UPDATE 2-Brazilian industry showing signs of recovery

Mon Oct 1, 2012 5:58pm EDT

* HSBC PMI rises for 3rd time in row to 49.8 in Sept

* Output grows as factories clear order backlog

* Employment drops, but at weaker pace than in prior months

By Silvio Cascione

SAO PAULO, Oct 1 (Reuters) - Brazil's manufacturing sector nearly broke out of its downturn in September, recording its best month since March on strong output and a slower pace of layoffs, a private survey showed on Monday.

At 49.8 in September, the HSBC Purchasing Managers' Index for the Brazilian manufacturing sector was still short of the 50 mark that divides contraction and expansion. However, it was the third straight month the number has moved higher, suggesting the downturn in manufacturing activity is becoming less pronounced.

The HSBC PMI survey is comprised of 11 components. One of them, manufacturing output, showed production expanded in September as factories shrugged off weak demand to focus on launching new products.

That suggested business confidence is growing after more than a year of aggressive stimulus measures by President Dilma Rousseff's government.

"The PMI survey reinforces perceptions that Brazil's manufacturing sector experienced a modest rebound at the end of the third quarter and supports the improvement of sentiment regarding the economic outlook for the fourth quarter of 2012," said Andre Loes, HSBC's chief economist for Brazil.

Another survey released last week by the Getulio Vargas Foundation, a local think tank, revealed confidence among Brazilian industrialists jumped in September to its highest level since July 2011.

On top of plans to launch new products, factories boosted output by depleting their order backlogs, said Markit Economics, who compiled the data for HSBC.

Brazilian factories have been hit hard by the current global slowdown, which has reduced demand for goods.
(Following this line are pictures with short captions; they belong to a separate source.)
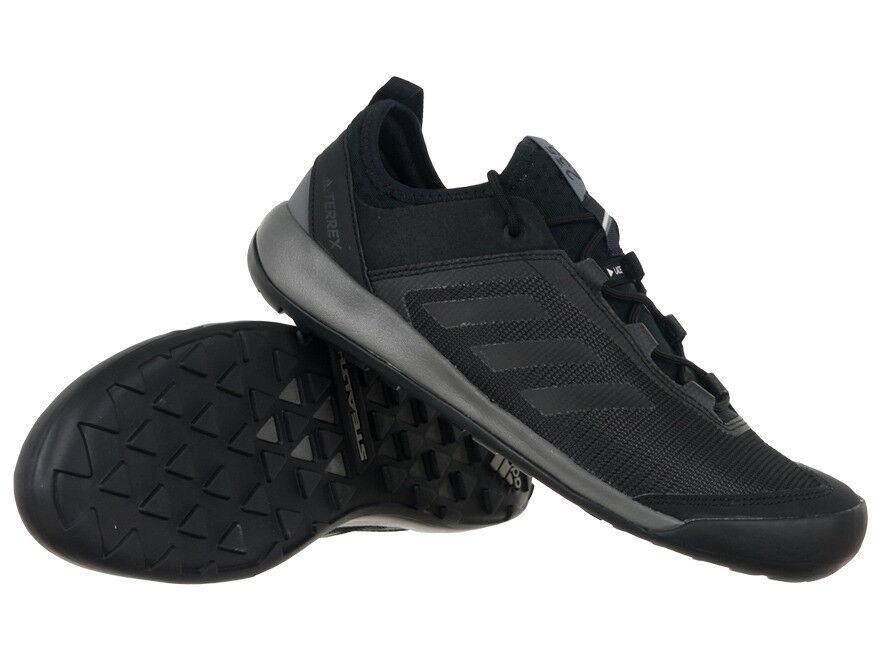 Adidas Terrex Swift Solo shoes Outdoor Trekking Trainers Sneakers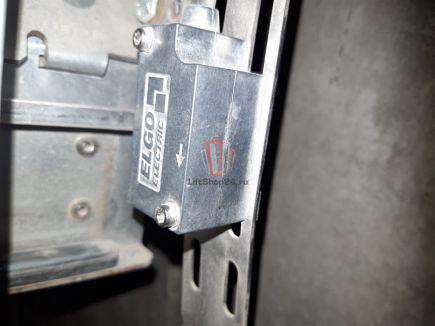 Датчик точной остановки AC GSI SCHINDLER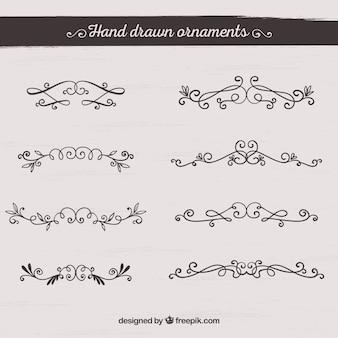 Ornements dessinés à la main
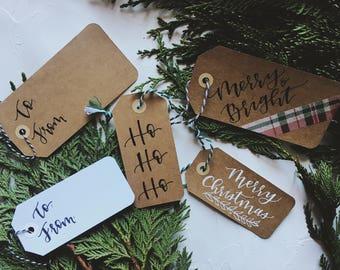 Christmas Gift Tags - Set of 5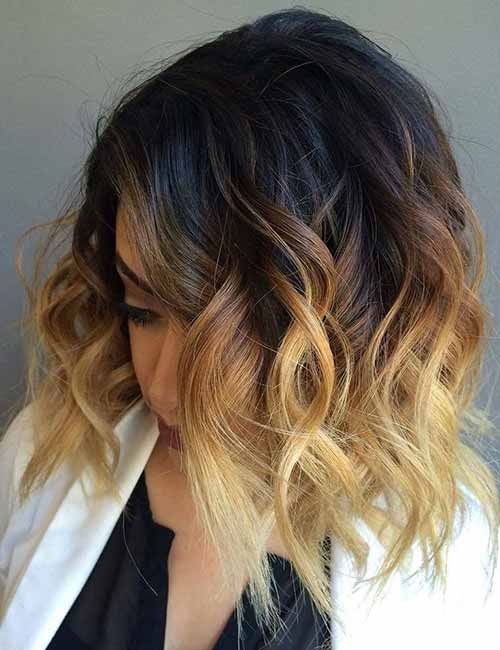 Blonde-Ombre-Layered-Bob Lovely Styling Ideas For Layered Bob Hair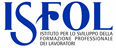Logo dell'ISFOL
Official data released on Monday showed that Brazil's trade surplus narrowed for the sixth straight month in September as exports continued to struggle.

Saddled with onerous taxes, a strong currency and a dwindling pool of skilled labor, Brazilian manufacturers have found it difficult to compete with lower-cost producers elsewhere.

But some recent indicators suggest that a tentative recovery is underway.

Brazil's industrial output rose in July for the second straight month, surpassing market expectations, according to government data. Brazil's statistics agency IBGE will release industrial data for August on Tuesday.

Automobile output jumped 10.6 percent in August versus July, according to the national carmakers' association Anfavea.

To support the recovery, the central bank has cut its benchmark interest rate to a record low of 7.5 percent -- a far cry from over 26 percent just nine years ago. Rousseff has also offered a string of tax breaks and credit incentives to help revive Brazil's flagging industry.

"The pick-up in September's manufacturing PMI adds to recent evidence suggesting that policy stimulus is starting to take effect in Brazil," wrote Neil Shearing, chief emerging markets economist at Capital Economics.

"We suspect that the turnaround in the real economy will ultimately be more lackluster than most now expect, but even so it seems likely that the central bank will call an end to monetary easing and keep interest rates on hold this month."

The HSBC survey showed factories cut payroll jobs for the sixth month in a row, reflecting weak demand, but layoffs came at a slower pace than in the prior three months.

Manufacturers' input costs rose, as higher steel and raw material prices pushed inflation to its fastest since June 2011.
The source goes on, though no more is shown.